=== Documenttekst ===
****************

Column
Aan minder ongelijkheid hangt een prijskaartje
Economen zijn in de regel geen feestnummers. Niet zo gek als je onderwerp van studie 'schaarse middelen' zijn, dingen waar per definitie altijd een tekort aan is. Dan kun je tevreden zijn als deze optimaal worden ingezet. Maar dan nog knaagt aan de econoom de wetenschap dat meer mogelijk zou zijn geweest als er maar voldoende middelen waren geweest. De economische wetenschap staat dan ook wel bekend als de 'dismal science', de 'sombere wetenschap'.
Dat een sombere wetenschap sombere lessen voortbrengt, mag niet verbazen. Neem de economen-'wijsheid' dat er niet zoiets bestaat als een 'gratis lunch'. Ook al lijkt iets gratis, er zit altijd iets achter, ergens betaal je een prijs.
Economen zijn ook gek op trade-offs. Krijg je het één, dan gaat dat ten koste van iets anders. Een bekende trade-off is die tussen equity en efficiency, oftewel de afruil tussen gelijkheid en efficiëntie.

****************

=== Opgeslagen rijen ===

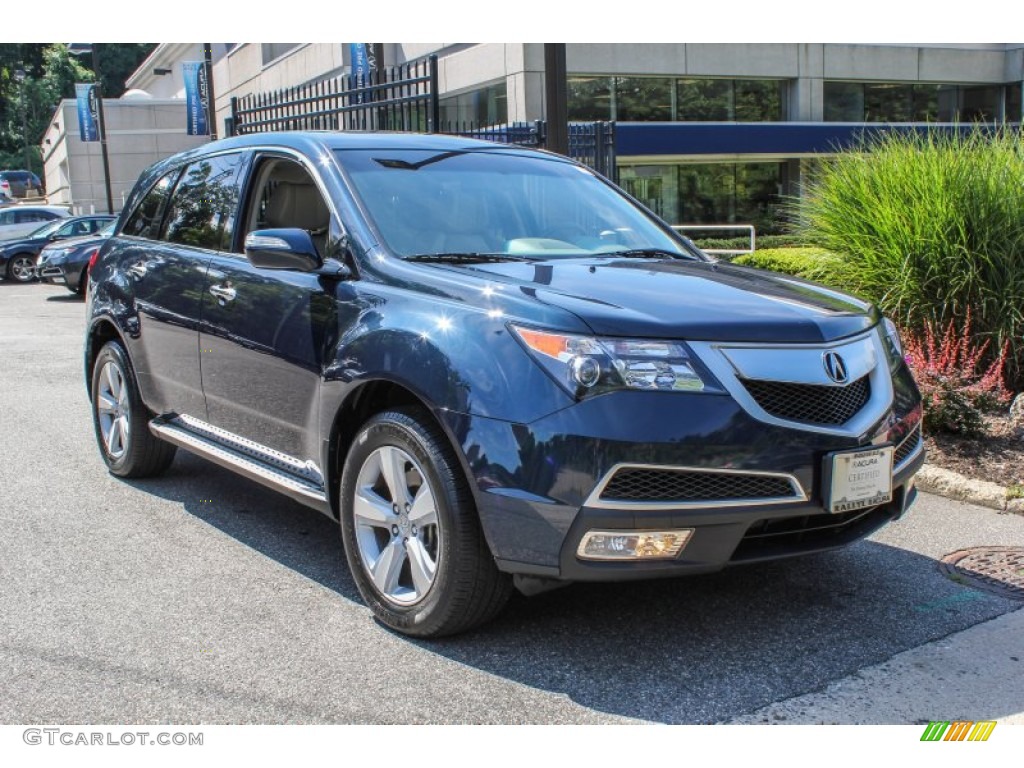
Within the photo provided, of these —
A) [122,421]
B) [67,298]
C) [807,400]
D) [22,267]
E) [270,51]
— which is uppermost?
[270,51]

****************

=== Gestelde opdracht 1 ===
Beantwoord aan de hand van de column over ongelijkheid:
(a) Onder welke Engelse benaming staat de economische wetenschap bekend?
(b) Welke economen-'wijsheid' haalt de column aan?
(c) Welke bekende trade-off noemt de column?
=== Gestelde opdracht 2 ===
Vervang in de column over ongelijkheid "lunch" door "maaltijd" en schrijf het stuk opnieuw uit. Begin bij de woorden "Dat een sombere" en stop na "je een prijs.".

=== Resultaat oefening 1 ===
(a) De 'dismal science', de 'sombere wetenschap'.
(b) Dat er niet zoiets bestaat als een 'gratis lunch'.
(c) Die tussen equity en efficiency, oftewel de afruil tussen gelijkheid en efficiëntie.

=== Resultaat oefening 2 ===
Dat een sombere wetenschap sombere lessen voortbrengt, mag niet verbazen. Neem de economen-'wijsheid' dat er niet zoiets bestaat als een 'gratis maaltijd'. Ook al lijkt iets gratis, er zit altijd iets achter, ergens betaal je een prijs.